Tan pronto como pudo, siguiendo el estilo misionero de Pablo VI, preparó el viaje a su Polonia natal. Será su segunda salida después de asistir en México a la Conferencia Latinoamérica de Puebla. Su tierra está muy preparada y cultivada para que la semilla de sus palabras haga gestar los primeros frutos. Fueron nueve días, del 2 al 10 de junio de 1979, de intensa comunicación con su pueblo. Medía las palabras, pero tenían una inequívoca intencionalidad y una fuerza movilizadora. Enardecía a sus compatriotas aquel hijo de Polonia. Allí, en ese viaje, se gestó el primer paso de la revolución pacífica.

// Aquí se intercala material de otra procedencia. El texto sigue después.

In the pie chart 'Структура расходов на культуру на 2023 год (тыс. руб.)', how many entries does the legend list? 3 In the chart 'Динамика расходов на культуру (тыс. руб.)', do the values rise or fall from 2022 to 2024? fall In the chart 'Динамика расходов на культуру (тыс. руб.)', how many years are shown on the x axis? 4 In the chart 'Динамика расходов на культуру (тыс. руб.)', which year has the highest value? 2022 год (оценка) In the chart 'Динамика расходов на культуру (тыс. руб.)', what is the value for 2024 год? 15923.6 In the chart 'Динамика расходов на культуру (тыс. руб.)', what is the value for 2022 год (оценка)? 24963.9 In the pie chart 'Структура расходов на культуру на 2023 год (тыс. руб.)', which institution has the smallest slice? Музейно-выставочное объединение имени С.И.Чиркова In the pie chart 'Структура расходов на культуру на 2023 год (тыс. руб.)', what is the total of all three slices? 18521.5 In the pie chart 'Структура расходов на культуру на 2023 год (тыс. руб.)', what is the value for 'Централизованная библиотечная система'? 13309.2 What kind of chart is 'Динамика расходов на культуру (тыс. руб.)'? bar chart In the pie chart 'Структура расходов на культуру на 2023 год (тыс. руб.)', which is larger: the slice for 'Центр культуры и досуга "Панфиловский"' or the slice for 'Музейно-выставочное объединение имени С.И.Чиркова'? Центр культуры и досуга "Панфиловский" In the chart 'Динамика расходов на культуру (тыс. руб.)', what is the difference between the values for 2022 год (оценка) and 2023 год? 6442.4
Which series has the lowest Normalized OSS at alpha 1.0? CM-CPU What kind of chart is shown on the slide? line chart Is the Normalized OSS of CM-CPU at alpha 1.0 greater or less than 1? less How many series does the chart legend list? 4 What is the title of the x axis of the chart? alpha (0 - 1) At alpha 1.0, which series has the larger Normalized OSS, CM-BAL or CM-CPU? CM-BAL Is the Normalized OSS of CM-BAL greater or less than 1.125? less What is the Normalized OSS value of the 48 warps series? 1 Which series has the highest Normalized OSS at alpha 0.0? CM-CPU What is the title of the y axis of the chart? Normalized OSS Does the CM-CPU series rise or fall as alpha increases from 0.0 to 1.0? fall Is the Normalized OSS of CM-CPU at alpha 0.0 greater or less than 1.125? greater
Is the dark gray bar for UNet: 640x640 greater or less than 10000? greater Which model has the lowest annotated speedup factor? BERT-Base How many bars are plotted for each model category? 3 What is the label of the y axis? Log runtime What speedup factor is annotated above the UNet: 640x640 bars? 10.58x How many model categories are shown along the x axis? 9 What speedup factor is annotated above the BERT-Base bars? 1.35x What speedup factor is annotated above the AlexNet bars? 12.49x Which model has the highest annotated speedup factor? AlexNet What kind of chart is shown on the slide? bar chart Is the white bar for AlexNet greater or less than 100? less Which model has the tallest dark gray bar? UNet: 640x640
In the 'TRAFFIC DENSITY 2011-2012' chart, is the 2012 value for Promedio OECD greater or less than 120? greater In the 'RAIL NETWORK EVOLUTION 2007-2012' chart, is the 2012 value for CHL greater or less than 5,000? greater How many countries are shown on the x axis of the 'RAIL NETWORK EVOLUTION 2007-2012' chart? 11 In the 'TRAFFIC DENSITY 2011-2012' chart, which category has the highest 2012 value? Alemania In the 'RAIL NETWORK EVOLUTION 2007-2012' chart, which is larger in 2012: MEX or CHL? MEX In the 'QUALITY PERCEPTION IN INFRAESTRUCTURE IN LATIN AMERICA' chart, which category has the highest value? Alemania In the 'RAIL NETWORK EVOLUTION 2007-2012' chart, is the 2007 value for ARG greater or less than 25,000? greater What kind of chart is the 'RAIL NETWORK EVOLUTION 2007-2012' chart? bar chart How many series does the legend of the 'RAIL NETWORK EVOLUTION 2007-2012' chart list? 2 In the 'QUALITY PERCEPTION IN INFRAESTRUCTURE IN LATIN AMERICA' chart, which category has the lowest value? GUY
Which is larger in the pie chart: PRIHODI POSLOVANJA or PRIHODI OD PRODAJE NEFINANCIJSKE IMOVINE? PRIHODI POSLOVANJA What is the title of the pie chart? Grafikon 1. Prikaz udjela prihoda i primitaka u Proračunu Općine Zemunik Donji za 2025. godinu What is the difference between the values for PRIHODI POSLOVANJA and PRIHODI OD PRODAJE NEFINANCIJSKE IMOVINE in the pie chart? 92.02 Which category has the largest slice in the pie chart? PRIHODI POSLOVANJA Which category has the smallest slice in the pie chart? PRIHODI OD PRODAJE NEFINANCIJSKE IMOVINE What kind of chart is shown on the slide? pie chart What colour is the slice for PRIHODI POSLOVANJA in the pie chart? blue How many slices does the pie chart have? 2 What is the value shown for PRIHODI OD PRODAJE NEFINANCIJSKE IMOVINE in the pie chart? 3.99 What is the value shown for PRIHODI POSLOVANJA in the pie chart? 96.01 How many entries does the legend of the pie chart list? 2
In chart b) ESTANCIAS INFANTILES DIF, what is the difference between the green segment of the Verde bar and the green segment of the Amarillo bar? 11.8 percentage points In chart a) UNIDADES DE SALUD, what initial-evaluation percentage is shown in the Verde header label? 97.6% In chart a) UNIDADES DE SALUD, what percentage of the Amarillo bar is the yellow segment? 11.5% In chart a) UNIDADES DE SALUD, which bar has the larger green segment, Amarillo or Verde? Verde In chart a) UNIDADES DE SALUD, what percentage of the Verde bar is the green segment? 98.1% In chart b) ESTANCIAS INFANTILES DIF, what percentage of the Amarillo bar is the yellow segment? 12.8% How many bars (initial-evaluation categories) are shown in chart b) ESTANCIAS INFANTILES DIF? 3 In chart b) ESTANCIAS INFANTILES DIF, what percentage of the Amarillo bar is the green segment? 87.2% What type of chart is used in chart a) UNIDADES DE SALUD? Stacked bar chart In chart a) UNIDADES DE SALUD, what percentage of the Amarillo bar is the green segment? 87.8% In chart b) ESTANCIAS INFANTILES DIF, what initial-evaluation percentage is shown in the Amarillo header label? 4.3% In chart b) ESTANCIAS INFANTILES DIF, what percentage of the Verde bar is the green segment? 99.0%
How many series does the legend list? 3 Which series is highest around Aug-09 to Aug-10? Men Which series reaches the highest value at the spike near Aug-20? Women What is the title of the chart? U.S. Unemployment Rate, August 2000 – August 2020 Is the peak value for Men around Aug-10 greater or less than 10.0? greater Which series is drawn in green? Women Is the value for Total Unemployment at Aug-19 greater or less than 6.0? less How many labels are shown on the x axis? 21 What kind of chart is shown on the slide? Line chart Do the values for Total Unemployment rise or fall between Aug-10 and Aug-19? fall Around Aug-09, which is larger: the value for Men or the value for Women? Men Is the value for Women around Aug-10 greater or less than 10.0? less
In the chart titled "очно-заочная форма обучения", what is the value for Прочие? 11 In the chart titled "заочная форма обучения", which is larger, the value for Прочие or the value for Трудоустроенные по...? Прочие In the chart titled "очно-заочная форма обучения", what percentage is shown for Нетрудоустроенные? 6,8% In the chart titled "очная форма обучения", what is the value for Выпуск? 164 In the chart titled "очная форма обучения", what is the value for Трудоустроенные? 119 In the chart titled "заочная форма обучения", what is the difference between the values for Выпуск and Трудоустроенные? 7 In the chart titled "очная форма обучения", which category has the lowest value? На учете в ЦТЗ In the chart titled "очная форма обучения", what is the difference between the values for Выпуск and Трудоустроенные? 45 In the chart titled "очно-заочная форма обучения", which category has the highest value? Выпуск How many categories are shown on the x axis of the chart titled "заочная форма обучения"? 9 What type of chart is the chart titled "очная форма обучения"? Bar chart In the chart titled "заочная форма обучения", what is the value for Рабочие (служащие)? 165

Un año después se forma el sindicato Solidaridad, con Walesa al frente y miles y miles de obreros de Gdanks que van a comulgar antes de ir al trabajo o la huelga. «Nos dimos cuenta de que éramos capaces de organizarnos solos», afirma Mazawiescki. El espíritu de Polonia, que no iba explícitamente contra nadie, sino que intentaba alcanzar un nuevo futuro de libertad y dignidad de la persona, tuvo pronto un efecto dominó en las naciones del área soviética.

1989 fue un año distinto, de cambio histórico. Tanto que el propio Papa, en la importantísima encíclica «Centesimus annus», su tercer capítulo lo titula con esta fecha. «El año 1989». En él hace una amplia descripción y análisis de lo que ha sucedido ese año, cómo se ha gestado y el futuro de Europa que hay que cuidar. Sigue siendo iluminador para este momento que atravesamos, porque la historia es la mejor maestra.

En l996 realiza su tercer viaje a Alemania. Uno de los momentos emocionantes ha sido su presencia y discurso en la Puerta de Brandeburgo. Allí fue un grito por la libertad: «En este lugar, tan lleno de historia, me siento empujado a hacer un fuerte llamamiento a la libertad. La nueva Europa necesita un Berlín libre y una Alemania libre, de hombres convencidos que abran puertas?».

En este vigésimo aniversario, a cuya conmemoración han sido invitados tantos dirigentes y líderes mundiales, me ha parecido oportuno recordar a esta gran figura de la historia y de la Iglesia, para que su espíritu revolucionario, en el mejor sentido, esté presente y todos despertemos de nuestra mediocridad y apatía. El espíritu de los creyentes en Cristo, el hombre nuevo, tiene energía sobrada para impulsar la historia.